### REQUIRED TASK 1
Reproduce the whole passage on Jack Abramoff and the SunCruz fraud case word for word.

Consider Jack Abramoff, once the prince of K Street lobbyists and a

dedicated right-wing ideologue who boasted of his powerful connections

to DeLay, Karl Rove, Grover Norquist and the entire Republican apparatus

in Washington. Already under investigation by the Justice Department for

his influence peddling among House members, including DeLay, and his

swindling of Indian tribes, Abramoff was indicted last month for bank

fraud in a separate South Florida case involving a casino boat company

that he partly owned.

 

The fraud allegedly committed by Abramoff and his business partner

Adam Kidan involved a phony wire transfer they used to purchase a

controlling interest in SunCruz from the company's founder, Konstantinos

" Gus " Boulis, in 2001.

 

Abramoff and Kidan later fell out with Boulis in a bitter business

dispute that turned violent. In February 2001, gunmen ambushed Boulis on

a Fort Lauderdale, Fla., highway and shot him repeatedly. On Tuesday,

Florida authorities arrested three New York men with mob connections for

the Boulis killing. Two of the men - Anthony Moscatiello and Ferrari - had received payments totaling more than $240,000 from Kidan

and Abramoff. Moscatiello, a longtime associate of the Gambino Mafia

family, and Ferrari were supposedly providing food and consulting

services to SunCruz - or so Kidan claimed when questioned by

prosecutors. There is no evidence, however, that Moscatiello and Ferrari

provided any services to the company.

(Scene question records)
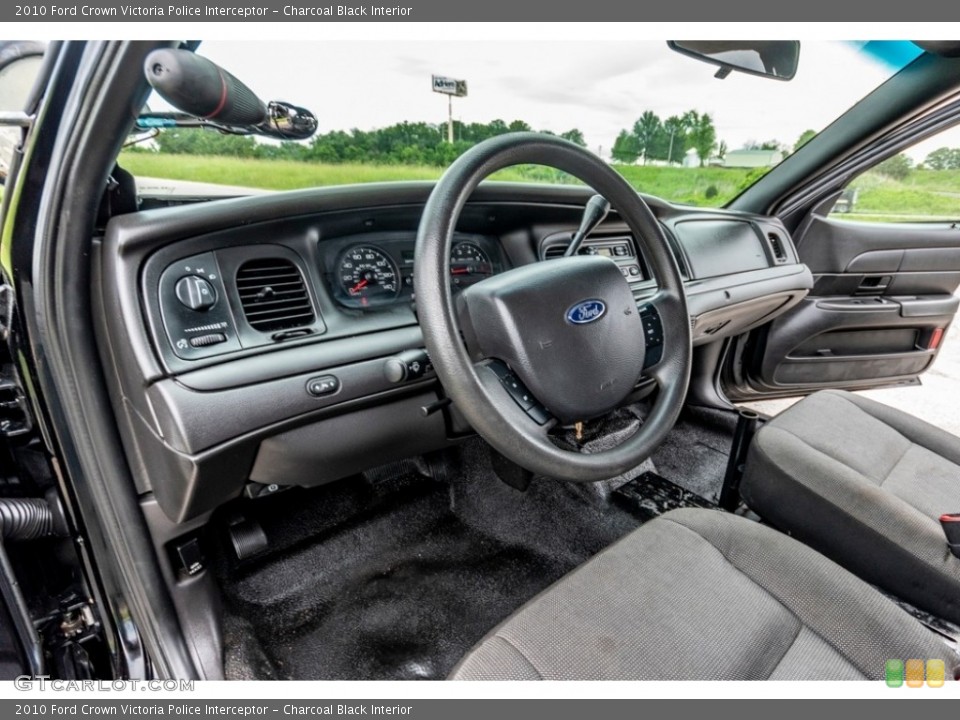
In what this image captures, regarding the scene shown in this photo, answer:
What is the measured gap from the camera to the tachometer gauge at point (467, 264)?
136 cm

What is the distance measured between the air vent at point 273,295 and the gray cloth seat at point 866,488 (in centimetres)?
A: 112

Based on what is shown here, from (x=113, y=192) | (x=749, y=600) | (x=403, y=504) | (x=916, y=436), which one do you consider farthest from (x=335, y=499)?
(x=916, y=436)

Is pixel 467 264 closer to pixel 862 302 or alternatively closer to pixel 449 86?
pixel 449 86

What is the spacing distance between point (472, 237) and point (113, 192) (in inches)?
31.4

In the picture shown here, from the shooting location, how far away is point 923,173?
5.97ft

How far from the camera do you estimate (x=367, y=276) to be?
125 centimetres

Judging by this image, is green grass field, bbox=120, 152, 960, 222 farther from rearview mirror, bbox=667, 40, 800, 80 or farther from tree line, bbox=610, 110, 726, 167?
rearview mirror, bbox=667, 40, 800, 80

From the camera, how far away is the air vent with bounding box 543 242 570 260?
1523 mm

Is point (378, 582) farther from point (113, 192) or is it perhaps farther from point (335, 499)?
point (113, 192)

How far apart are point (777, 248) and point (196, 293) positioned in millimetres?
1892

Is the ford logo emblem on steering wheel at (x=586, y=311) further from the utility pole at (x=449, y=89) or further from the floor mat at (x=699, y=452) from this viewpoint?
the floor mat at (x=699, y=452)

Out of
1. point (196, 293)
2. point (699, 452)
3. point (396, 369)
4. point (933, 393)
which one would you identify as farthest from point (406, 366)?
point (933, 393)

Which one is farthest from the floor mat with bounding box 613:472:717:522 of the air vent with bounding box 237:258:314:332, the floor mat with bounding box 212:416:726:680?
the air vent with bounding box 237:258:314:332

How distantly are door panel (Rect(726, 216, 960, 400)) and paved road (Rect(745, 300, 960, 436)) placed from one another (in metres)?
0.07
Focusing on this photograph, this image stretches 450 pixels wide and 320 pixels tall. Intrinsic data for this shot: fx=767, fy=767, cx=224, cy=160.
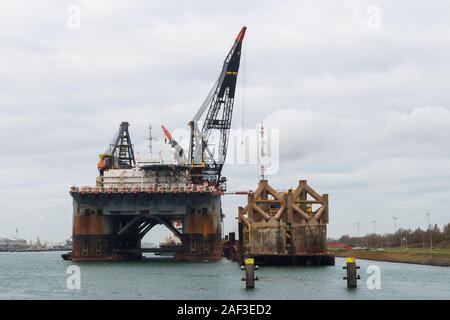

### REQUIRED TASK 2
Write out the records verbatim, starting at the line that contains "What is the spacing" and continuing through the end of the records. Give only those lines, and omit the pictures.

### ANSWER 1
Consider Jack Abramoff, once the prince of K Street lobbyists and a

dedicated right-wing ideologue who boasted of his powerful connections

to DeLay, Karl Rove, Grover Norquist and the entire Republican apparatus

in Washington. Already under investigation by the Justice Department for

his influence peddling among House members, including DeLay, and his

swindling of Indian tribes, Abramoff was indicted last month for bank

fraud in a separate South Florida case involving a casino boat company

that he partly owned.

 

The fraud allegedly committed by Abramoff and his business partner

Adam Kidan involved a phony wire transfer they used to purchase a

controlling interest in SunCruz from the company's founder, Konstantinos

" Gus " Boulis, in 2001.

 

Abramoff and Kidan later fell out with Boulis in a bitter business

dispute that turned violent. In February 2001, gunmen ambushed Boulis on

a Fort Lauderdale, Fla., highway and shot him repeatedly. On Tuesday,

Florida authorities arrested three New York men with mob connections for

the Boulis killing. Two of the men - Anthony Moscatiello and Ferrari - had received payments totaling more than $240,000 from Kidan

and Abramoff. Moscatiello, a longtime associate of the Gambino Mafia

family, and Ferrari were supposedly providing food and consulting

services to SunCruz - or so Kidan claimed when questioned by

prosecutors. There is no evidence, however, that Moscatiello and Ferrari

provided any services to the company.

### ANSWER 2
What is the spacing distance between point (472, 237) and point (113, 192) (in inches)?
31.4

In the picture shown here, from the shooting location, how far away is point 923,173?
5.97ft

How far from the camera do you estimate (x=367, y=276) to be?
125 centimetres

Judging by this image, is green grass field, bbox=120, 152, 960, 222 farther from rearview mirror, bbox=667, 40, 800, 80 or farther from tree line, bbox=610, 110, 726, 167?
rearview mirror, bbox=667, 40, 800, 80

From the camera, how far away is the air vent with bounding box 543 242 570 260?
1523 mm

Is point (378, 582) farther from point (113, 192) or is it perhaps farther from point (335, 499)?
point (113, 192)

How far apart are point (777, 248) and point (196, 293) positioned in millimetres?
1892

Is the ford logo emblem on steering wheel at (x=586, y=311) further from the utility pole at (x=449, y=89) or further from the floor mat at (x=699, y=452) from this viewpoint?
the floor mat at (x=699, y=452)

Out of
1. point (196, 293)
2. point (699, 452)
3. point (396, 369)
4. point (933, 393)
which one would you identify as farthest from point (406, 366)?
point (933, 393)

Which one is farthest from the floor mat with bounding box 613:472:717:522 of the air vent with bounding box 237:258:314:332, the floor mat with bounding box 212:416:726:680?
the air vent with bounding box 237:258:314:332

How distantly are door panel (Rect(726, 216, 960, 400)) and paved road (Rect(745, 300, 960, 436)) placed from one another (in metres)?
0.07
Focusing on this photograph, this image stretches 450 pixels wide and 320 pixels tall. Intrinsic data for this shot: fx=767, fy=767, cx=224, cy=160.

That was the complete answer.